How do I test A/B significance?

Use a two‑proportion z‑test to compare conversion rates and compute a p‑value.

What alpha should I use?

Commonly 5% (0.05). Lower alpha reduces false positives but requires larger samples.

The p‑value is the probability of observing a result as extreme as your data if there were no true effect.

How long should I run an A/B test?

Run until you reach the pre‑computed sample size and cover typical seasonality; avoid peeking at results early.

What is the difference between statistical and practical significance?

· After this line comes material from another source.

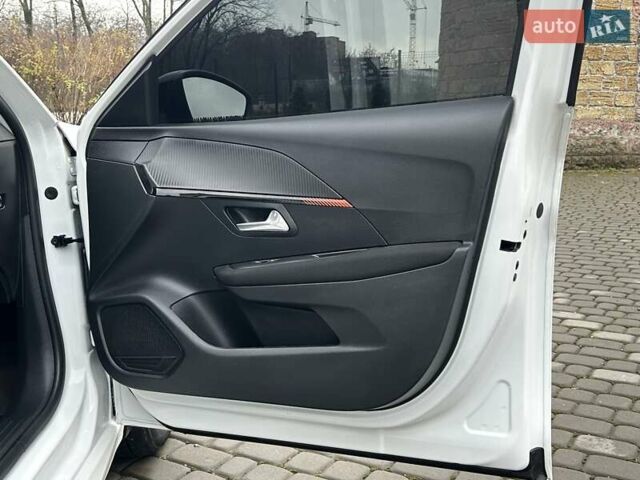 Білий Пежо e-208, об'ємом двигуна 0 л та пробігом 85 тис. км за 12900 $, фото 36 на Automoto.ua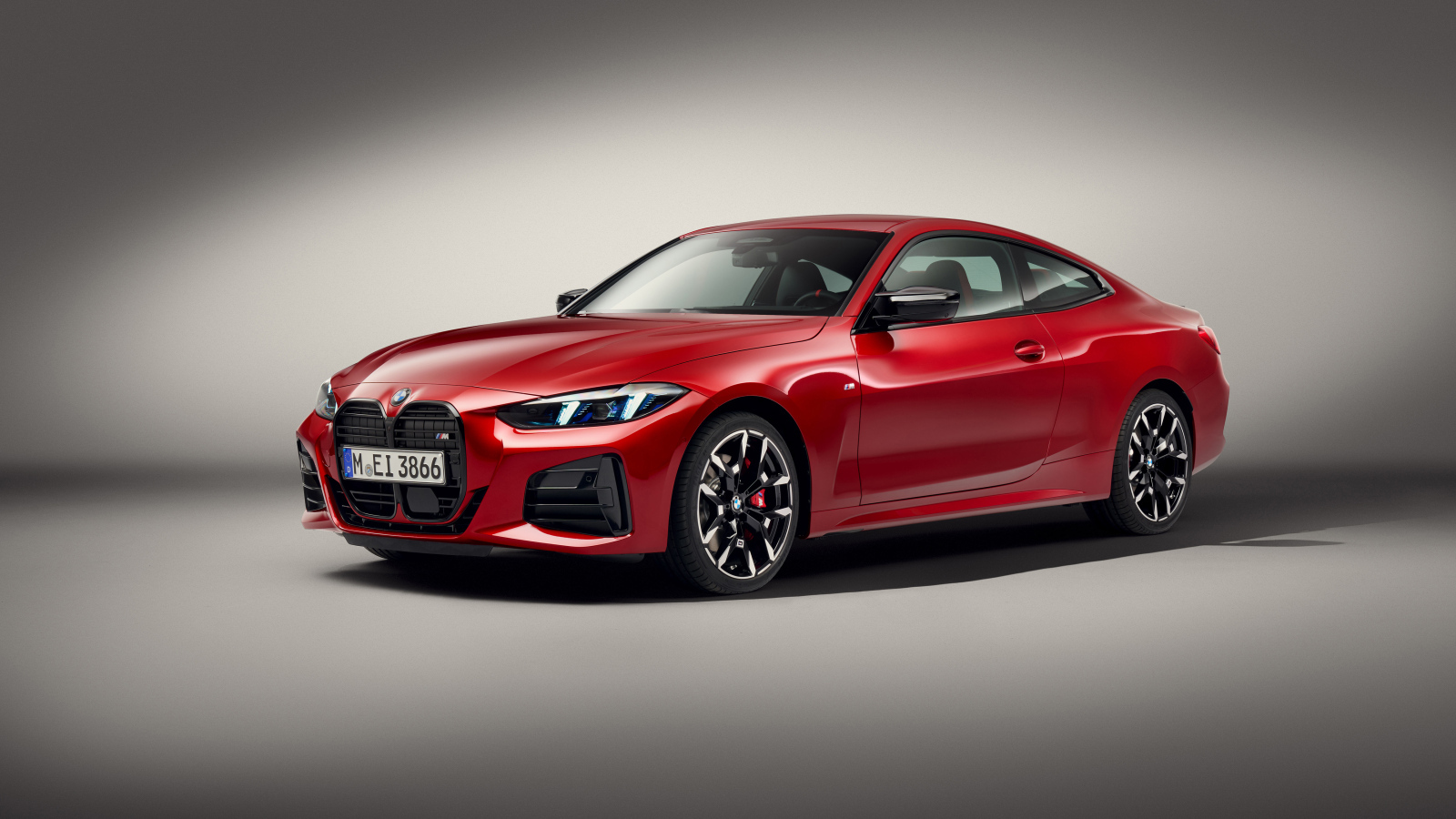 Красный автомобиль BMW M440i XDrive Coupé 2024 года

Statistical significance reduces the chance the result is due to noise; practical significance considers magnitude, cost, and business impact.

A/B Significance

Test statistical significance between two conversion rates using a two‑proportion z‑test. Enter visitors and conversions for A and B, along with the alpha threshold.

What is A/B significance?

Significance tests estimate the likelihood observed differences are due to chance. A two‑proportion z‑test compares conversion rates between variants.

How to use this calculator

Provide visitors and conversions for A and B, and choose an alpha (commonly 5%). The tool returns conversion rates, lifts, p‑value, and significance.

Why it matters

Significance guards against false positives from random noise, helping you ship changes that truly improve outcomes.

Assumptions & limitations

Assumes independent samples and sufficient size. For rare events or small samples, consider exact tests or Bayesian approaches.

Formula and interpretation

Let CR_A = conversions_A ÷ visitors_A, CR_B = conversions_B ÷ visitors_B. The pooled rate is p = (conversions_A + conversions_B) ÷ (visitors_A + visitors_B). The standard error is SE = √( p(1 − p) (1/visitors_A + 1/visitors_B) ). The test statistic is z = (CR_B − CR_A) ÷ SE. The two‑tailed p‑value evaluates the probability of observing a difference as extreme under the null (no true difference).

Sample size, power, and MDE

Statistical power is the probability of detecting a true effect. Larger samples increase power and reduce the minimum detectable effect (MDE). Define a practical lift you care about, pick α (e.g., 5%) and desired power (e.g., 80%), then estimate the required sample size. Avoid underpowered tests that frequently yield inconclusive results.

One‑tailed vs two‑tailed tests

Two‑tailed tests detect differences in either direction and are appropriate when you simply check for change. One‑tailed tests can be used when you only care about improvements, but they must be pre‑registered and not changed mid‑test to avoid bias.

Peeking and multiple comparisons

Repeatedly checking significance early (“peeking”) inflates false positives. Use fixed horizons or sequential methods. When testing many variants or metrics, apply corrections (e.g., Bonferroni, Benjamini‑Hochberg) or control the false discovery rate.

Step‑by‑step example

With A = 500 conversions / 20,000 visitors (2.50%) and B = 600 / 20,000 (3.00%), absolute lift is +0.50 percentage points, relative lift is +20%. The z‑test computes a p‑value; if p < 0.05, we call the result statistically significant.

Best practices

Define success metrics and stopping rules before launching tests.
Segment by traffic source and device to check consistency.
Run long enough to cover typical weekly seasonality.
Focus on practical significance (impact, cost) alongside p‑values.
Validate winners with follow‑up experiments or rollout monitoring.